Dataset records >>
------------------------------------------------------------

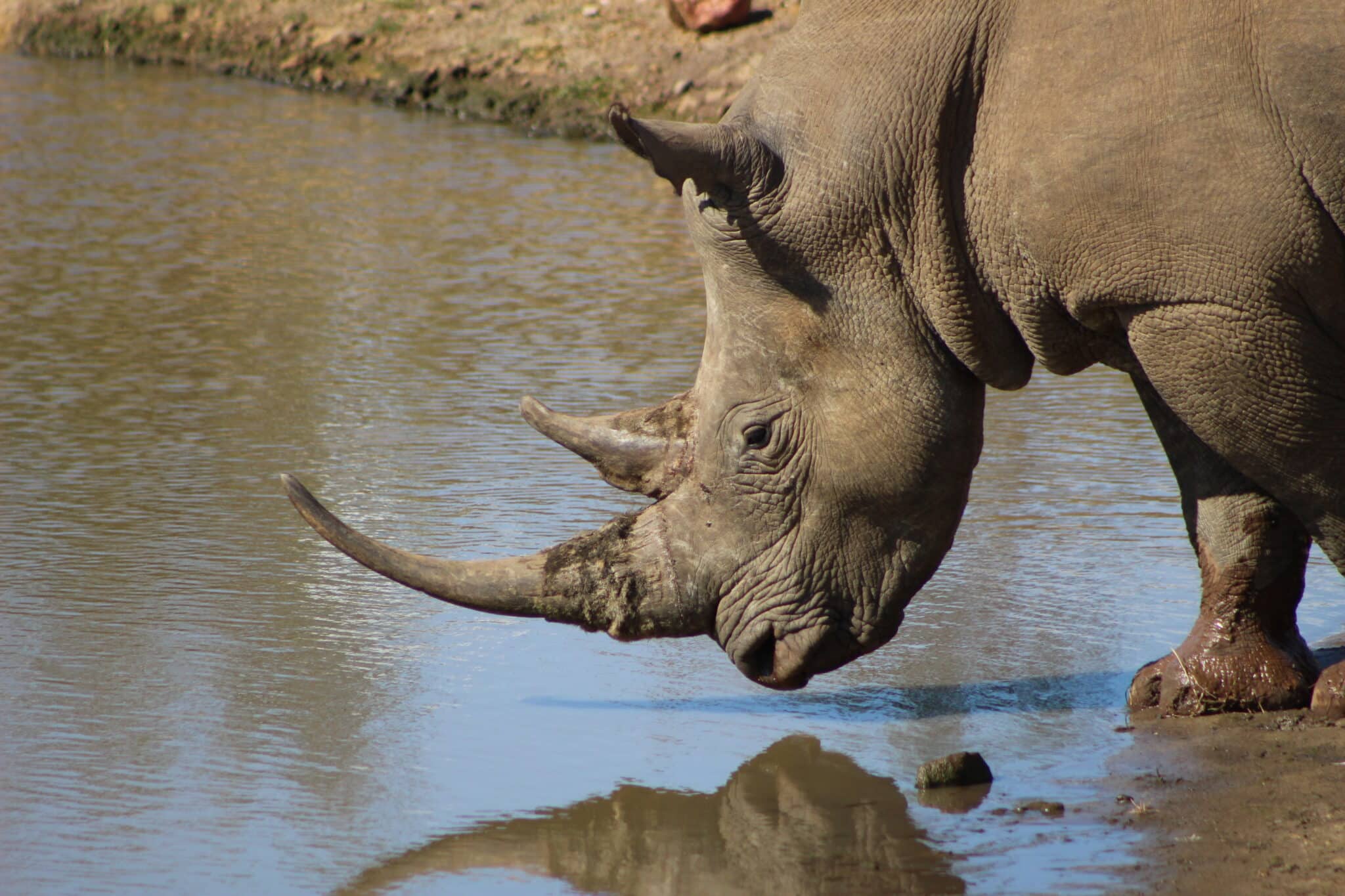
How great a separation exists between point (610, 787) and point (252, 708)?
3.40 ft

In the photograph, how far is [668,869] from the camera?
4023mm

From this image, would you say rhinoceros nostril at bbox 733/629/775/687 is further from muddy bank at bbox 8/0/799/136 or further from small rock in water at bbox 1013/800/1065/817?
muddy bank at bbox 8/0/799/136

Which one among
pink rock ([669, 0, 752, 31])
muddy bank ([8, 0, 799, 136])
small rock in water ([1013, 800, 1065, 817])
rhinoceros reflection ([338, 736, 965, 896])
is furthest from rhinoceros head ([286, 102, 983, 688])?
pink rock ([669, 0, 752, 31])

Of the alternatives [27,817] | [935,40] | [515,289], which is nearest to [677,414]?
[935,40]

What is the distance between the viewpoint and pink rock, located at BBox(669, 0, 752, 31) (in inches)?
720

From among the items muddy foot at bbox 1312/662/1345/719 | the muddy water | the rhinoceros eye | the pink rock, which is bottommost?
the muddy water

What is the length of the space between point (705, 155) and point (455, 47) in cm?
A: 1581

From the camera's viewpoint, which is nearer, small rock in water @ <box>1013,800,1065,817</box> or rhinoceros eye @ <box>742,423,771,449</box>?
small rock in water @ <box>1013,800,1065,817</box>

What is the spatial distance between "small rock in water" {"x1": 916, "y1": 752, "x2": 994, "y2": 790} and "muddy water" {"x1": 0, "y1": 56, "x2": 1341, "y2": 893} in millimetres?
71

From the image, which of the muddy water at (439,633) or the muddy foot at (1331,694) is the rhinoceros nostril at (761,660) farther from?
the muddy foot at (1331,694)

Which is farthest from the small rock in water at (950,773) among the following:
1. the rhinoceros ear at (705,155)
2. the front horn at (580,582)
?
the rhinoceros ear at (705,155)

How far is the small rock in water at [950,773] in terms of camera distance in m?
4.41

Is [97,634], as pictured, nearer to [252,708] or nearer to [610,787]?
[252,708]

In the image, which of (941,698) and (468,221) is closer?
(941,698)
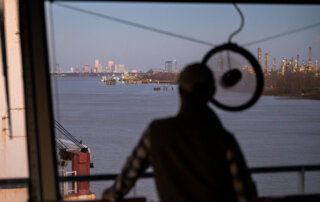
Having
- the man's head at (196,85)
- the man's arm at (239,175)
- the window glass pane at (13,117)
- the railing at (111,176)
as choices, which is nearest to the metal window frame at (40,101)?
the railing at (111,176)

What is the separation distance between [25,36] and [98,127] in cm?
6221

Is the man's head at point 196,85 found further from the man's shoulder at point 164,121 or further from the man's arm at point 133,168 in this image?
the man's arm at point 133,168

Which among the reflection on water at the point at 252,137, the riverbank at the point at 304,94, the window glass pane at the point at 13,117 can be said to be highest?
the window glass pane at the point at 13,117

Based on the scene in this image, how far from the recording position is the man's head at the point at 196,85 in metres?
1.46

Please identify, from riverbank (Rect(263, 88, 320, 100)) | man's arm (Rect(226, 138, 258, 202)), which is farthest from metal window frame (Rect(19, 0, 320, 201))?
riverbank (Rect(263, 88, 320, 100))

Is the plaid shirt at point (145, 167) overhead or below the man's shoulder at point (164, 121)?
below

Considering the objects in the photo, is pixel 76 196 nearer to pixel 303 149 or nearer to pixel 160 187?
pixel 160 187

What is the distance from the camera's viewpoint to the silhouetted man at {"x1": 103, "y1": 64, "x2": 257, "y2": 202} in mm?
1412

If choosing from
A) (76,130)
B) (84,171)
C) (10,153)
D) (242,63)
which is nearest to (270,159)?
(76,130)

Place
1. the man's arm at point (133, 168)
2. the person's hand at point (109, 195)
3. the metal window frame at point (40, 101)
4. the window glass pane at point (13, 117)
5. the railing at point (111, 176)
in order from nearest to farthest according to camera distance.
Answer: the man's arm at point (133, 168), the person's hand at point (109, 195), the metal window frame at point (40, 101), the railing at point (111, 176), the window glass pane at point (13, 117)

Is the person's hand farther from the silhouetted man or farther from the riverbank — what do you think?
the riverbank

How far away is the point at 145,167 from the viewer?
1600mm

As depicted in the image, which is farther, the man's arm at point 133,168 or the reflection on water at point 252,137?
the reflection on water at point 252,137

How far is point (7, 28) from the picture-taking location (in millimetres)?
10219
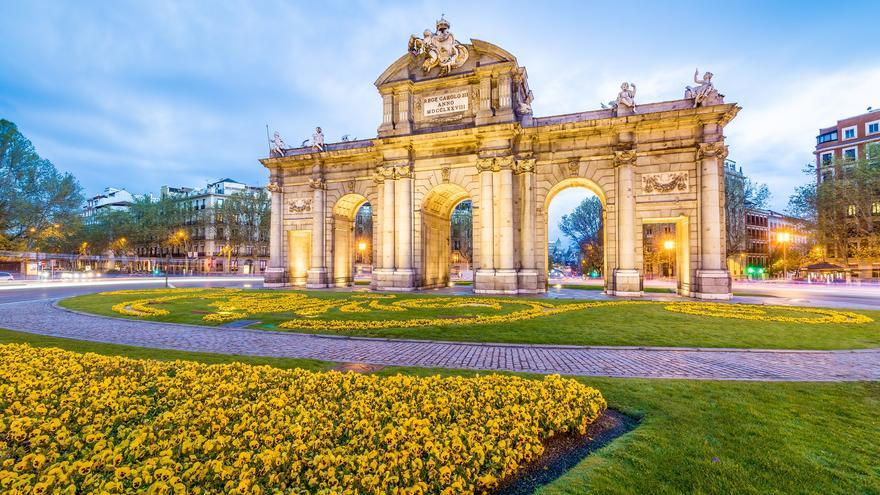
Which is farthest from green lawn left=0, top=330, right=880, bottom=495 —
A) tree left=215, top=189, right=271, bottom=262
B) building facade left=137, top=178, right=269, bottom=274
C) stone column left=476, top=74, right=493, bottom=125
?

------------------------------------------------------------

Objective >> Retype all of the data above exactly as it appears, leaving out the pictures.

Complete output >>
How great a separation exists between point (610, 787) and point (252, 708)?
3.40 ft

In the photograph, how far is [668,869] from the camera?
4023mm

From this image, would you say rhinoceros nostril at bbox 733/629/775/687 is further from muddy bank at bbox 8/0/799/136 or further from small rock in water at bbox 1013/800/1065/817?
muddy bank at bbox 8/0/799/136

Which one among
pink rock ([669, 0, 752, 31])
muddy bank ([8, 0, 799, 136])
small rock in water ([1013, 800, 1065, 817])
rhinoceros reflection ([338, 736, 965, 896])
is furthest from rhinoceros head ([286, 102, 983, 688])?
pink rock ([669, 0, 752, 31])

Of the alternatives [27,817] | [935,40] | [515,289], which is nearest to [677,414]?
[935,40]

What is the distance between the viewpoint and pink rock, located at BBox(669, 0, 752, 31) (in inches)?
720

From among the items muddy foot at bbox 1312/662/1345/719 | the muddy water | the rhinoceros eye | the pink rock, which is bottommost?
the muddy water

What is the length of the space between point (705, 155) and point (455, 47) in cm?
A: 1581

From the camera's viewpoint, which is nearer, small rock in water @ <box>1013,800,1065,817</box> or rhinoceros eye @ <box>742,423,771,449</box>?
small rock in water @ <box>1013,800,1065,817</box>

What is the spatial distance between "small rock in water" {"x1": 916, "y1": 752, "x2": 994, "y2": 790} and "muddy water" {"x1": 0, "y1": 56, "x2": 1341, "y2": 893} in millimetres?
71

From the image, which of the muddy water at (439,633) or the muddy foot at (1331,694) is the rhinoceros nostril at (761,660) farther from?
the muddy foot at (1331,694)

Which is farthest from the small rock in water at (950,773) among the following:
1. the rhinoceros ear at (705,155)
2. the front horn at (580,582)
?
the rhinoceros ear at (705,155)

How far is the small rock in water at [950,773] in terms of camera distance in m?
4.41

Is [97,634], as pictured, nearer to [252,708] or nearer to [610,787]?
[252,708]

In the image, which of (941,698) and (468,221) is closer?
(941,698)
Having
- the man's head at (196,85)
- the man's arm at (239,175)
- the window glass pane at (13,117)
- the railing at (111,176)
as choices, which is nearest to the metal window frame at (40,101)?
the railing at (111,176)

What is the separation distance between [25,36] and [98,127] in cm?
6221

Is the man's head at point 196,85 found further from the man's shoulder at point 164,121 or further from the man's arm at point 133,168 in this image?
the man's arm at point 133,168

Which among the reflection on water at the point at 252,137, the riverbank at the point at 304,94, the window glass pane at the point at 13,117 can be said to be highest?
the window glass pane at the point at 13,117

Based on the scene in this image, how far from the recording position is the man's head at the point at 196,85 in metres?
1.46

Please identify, from riverbank (Rect(263, 88, 320, 100)) | man's arm (Rect(226, 138, 258, 202)), which is farthest from metal window frame (Rect(19, 0, 320, 201))?
riverbank (Rect(263, 88, 320, 100))

Is the plaid shirt at point (145, 167) overhead or below the man's shoulder at point (164, 121)?
below

Considering the objects in the photo, is pixel 76 196 nearer to pixel 303 149 or nearer to pixel 160 187?
pixel 160 187

What is the distance from the camera's viewpoint to the silhouetted man at {"x1": 103, "y1": 64, "x2": 257, "y2": 202} in mm?
1412

If choosing from
A) (76,130)
B) (84,171)
C) (10,153)
D) (242,63)
which is nearest to (270,159)?
(76,130)

Place
1. the man's arm at point (133, 168)
2. the person's hand at point (109, 195)
3. the metal window frame at point (40, 101)
4. the window glass pane at point (13, 117)
5. the railing at point (111, 176)
in order from nearest to farthest according to camera distance.
Answer: the man's arm at point (133, 168), the person's hand at point (109, 195), the metal window frame at point (40, 101), the railing at point (111, 176), the window glass pane at point (13, 117)

Is the person's hand farther from the silhouetted man or farther from the riverbank — what do you think?
the riverbank

How far away is the point at 145,167 from the viewer?
1600mm

As depicted in the image, which is farther, the man's arm at point 133,168 or the reflection on water at point 252,137?
the reflection on water at point 252,137

How far is point (7, 28) from the picture-taking location (in millimetres)?
10219
Which is farthest from green lawn left=0, top=330, right=880, bottom=495 —
A) tree left=215, top=189, right=271, bottom=262
B) building facade left=137, top=178, right=269, bottom=274
C) stone column left=476, top=74, right=493, bottom=125
?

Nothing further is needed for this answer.